• [Given problem 1]:
List the four classes of securities that the opinion letter says the registration statement covers.

• [Selected extract]:
EX-5.1 2 a2240005zex-5_1.htm EX-5.1

Exhibit 5.1

 

[Letterhead of DISH Network]

 

November 7, 2019

 

DISH Network Corporation

9601 S. Meridian Blvd.

Englewood, CO 80112

 

Ladies and Gentlemen:

 

I am Executive Vice President and General Counsel of DISH Network Corporation, a Nevada corporation (the “DISH Network”). I have acted as counsel in connection with the registration statement filed on Form S-3 (the “Registration Statement”), which DISH Network has filed with the Securities and Exchange Commission under the Securities Act of 1933, as amended (the “Act”),  relating to the registration of an indeterminate amount of securities of DISH Network, including (i) shares of Class A common stock of DISH Network, par value $0.01 per share (the “Class A Common Stock”), (ii) subscription rights to purchase the Class A Common Stock (the “Subscription Rights”), (iii) shares of preferred stock of DISH Network (the “Preferred Stock”), and (iv) debt securities of DISH Network (the “Debt Securities” and, together with the Class A Common Stock, the Subscription Rights and the Preferred Stock, the “Securities”).

 

I have reviewed originals, or copies certified or otherwise identified to my satisfaction as copies of originals, of the various proceedings taken by DISH Network, and I have examined such other agreements, instruments, documents and corporate records of DISH Network as I have deemed necessary or appropriate in order to deliver this opinion.

 

Upon the basis of such examination, I am of the opinion that:

 

(1) Class A Common Stock. When the Registration Statement has become effective under the Act, the terms of sale of the Class A Common Stock have been duly established in conformity with DISH Network’s amended and restated articles of incorporation and the Class A Common Stock has been duly issued and sold as contemplated by the Registration Statement, the Class A Common Stock will be validly issued, fully paid and nonassessable.

 

(2) Subscription Rights. When the Registration Statement has become effective under the Act, the terms of the issuance of the Subscription Rights have been duly established so as not to violate any applicable law or result in a default under or breach of any agreement or instrument binding upon DISH Network and so as to comply with any requirement or restriction imposed by any court or governmental body having jurisdiction over DISH Network, and the Subscription Rights have been duly issued as contemplated in the Registration Statement, the Subscription Rights will constitute valid and binding obligations of DISH Network, subject to bankruptcy, insolvency, fraudulent transfer, reorganization moratorium and similar laws of general applicability relating to or affecting creditors’ rights and to general equity principles.

 

(3) Preferred Stock. When the Registration Statement has become effective under the Act, a Certificate of Designation has been duly filed with the Secretary of State of the State of Nevada, the terms of the Preferred Stock and of its issuance and sale have been duly established in conformity with the DISH Network’s amended and restated articles of incorporation so as not to violate any applicable law or result in a default under or breach of any agreement or instrument binding upon DISH Network and so as to comply with any requirement or restriction imposed by any court or governmental body having jurisdiction over DISH Network, the Preferred Stock will be validly issued, fully paid and nonassessable.

• [Given problem 2]:
From the records below, extract each line containing the string "inches".

• [Dataset entries]:
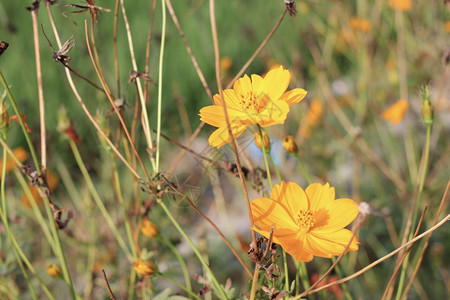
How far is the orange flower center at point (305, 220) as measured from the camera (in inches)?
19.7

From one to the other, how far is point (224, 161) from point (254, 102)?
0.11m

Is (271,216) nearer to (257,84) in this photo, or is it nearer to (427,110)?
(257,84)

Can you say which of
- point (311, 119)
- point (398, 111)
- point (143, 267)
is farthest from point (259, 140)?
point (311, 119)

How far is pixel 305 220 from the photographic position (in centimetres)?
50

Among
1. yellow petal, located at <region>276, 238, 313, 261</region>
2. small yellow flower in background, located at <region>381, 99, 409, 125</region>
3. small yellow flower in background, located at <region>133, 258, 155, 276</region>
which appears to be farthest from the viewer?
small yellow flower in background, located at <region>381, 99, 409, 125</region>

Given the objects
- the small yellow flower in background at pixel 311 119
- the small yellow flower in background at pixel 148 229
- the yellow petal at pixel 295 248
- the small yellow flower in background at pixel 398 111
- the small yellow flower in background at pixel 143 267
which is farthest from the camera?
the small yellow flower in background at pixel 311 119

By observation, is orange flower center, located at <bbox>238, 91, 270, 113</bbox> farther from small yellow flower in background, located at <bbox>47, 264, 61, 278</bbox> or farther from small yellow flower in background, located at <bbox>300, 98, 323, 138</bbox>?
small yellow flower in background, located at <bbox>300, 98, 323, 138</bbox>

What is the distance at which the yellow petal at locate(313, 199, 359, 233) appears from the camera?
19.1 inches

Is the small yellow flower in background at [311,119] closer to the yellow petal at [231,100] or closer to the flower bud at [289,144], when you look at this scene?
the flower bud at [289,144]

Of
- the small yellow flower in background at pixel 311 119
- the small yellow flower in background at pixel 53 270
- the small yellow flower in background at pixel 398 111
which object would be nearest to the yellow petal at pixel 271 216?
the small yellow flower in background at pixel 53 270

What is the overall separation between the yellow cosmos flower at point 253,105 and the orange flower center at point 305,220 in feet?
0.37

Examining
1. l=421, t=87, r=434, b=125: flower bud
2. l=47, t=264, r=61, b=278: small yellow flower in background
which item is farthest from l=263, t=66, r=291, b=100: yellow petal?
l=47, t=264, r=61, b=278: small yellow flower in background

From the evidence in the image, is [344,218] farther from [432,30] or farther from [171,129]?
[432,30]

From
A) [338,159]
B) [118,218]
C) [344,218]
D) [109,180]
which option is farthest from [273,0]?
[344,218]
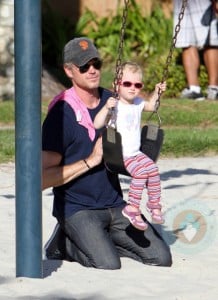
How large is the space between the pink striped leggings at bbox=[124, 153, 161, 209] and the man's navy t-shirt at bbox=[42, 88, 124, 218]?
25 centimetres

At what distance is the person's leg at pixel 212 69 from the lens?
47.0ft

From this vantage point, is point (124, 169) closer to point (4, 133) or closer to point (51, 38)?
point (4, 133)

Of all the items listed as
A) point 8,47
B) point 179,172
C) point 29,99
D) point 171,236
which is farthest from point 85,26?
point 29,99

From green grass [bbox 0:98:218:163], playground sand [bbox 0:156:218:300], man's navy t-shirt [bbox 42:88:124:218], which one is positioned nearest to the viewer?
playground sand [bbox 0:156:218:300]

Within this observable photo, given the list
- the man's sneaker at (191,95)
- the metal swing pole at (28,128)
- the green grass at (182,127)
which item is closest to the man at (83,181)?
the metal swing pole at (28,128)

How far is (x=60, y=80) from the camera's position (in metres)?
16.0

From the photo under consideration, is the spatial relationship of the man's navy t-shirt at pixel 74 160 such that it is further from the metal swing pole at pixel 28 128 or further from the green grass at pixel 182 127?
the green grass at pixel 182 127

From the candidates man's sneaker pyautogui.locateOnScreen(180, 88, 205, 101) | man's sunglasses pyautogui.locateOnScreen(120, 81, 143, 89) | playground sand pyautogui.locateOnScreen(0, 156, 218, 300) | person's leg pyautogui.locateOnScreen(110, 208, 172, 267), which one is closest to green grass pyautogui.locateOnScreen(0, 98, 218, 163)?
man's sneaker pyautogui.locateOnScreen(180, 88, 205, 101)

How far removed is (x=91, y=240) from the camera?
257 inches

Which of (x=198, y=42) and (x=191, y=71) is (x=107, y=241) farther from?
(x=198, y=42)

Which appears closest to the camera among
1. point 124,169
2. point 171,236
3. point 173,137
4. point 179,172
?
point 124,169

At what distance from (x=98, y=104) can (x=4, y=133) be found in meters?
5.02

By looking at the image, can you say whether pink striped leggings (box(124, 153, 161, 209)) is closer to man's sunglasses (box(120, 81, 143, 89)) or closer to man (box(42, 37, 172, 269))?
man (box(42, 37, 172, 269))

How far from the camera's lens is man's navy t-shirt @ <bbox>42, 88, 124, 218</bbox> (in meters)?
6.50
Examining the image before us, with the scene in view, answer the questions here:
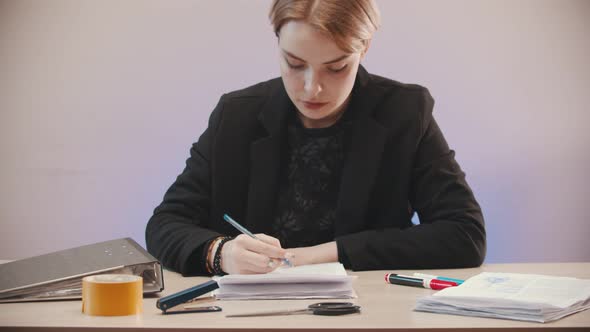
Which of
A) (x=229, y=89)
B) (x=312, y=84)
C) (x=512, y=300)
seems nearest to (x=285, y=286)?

• [Worked answer 1]:
- Shares of Class A common stock, par value $0.01 per share
- Subscription rights to purchase the Class A common stock
- Shares of preferred stock
- Debt securities

• [Worked answer 2]:
How far is the orange flower center at point (305, 220) as measured from the camera (in inches)?
19.1 inches
257 inches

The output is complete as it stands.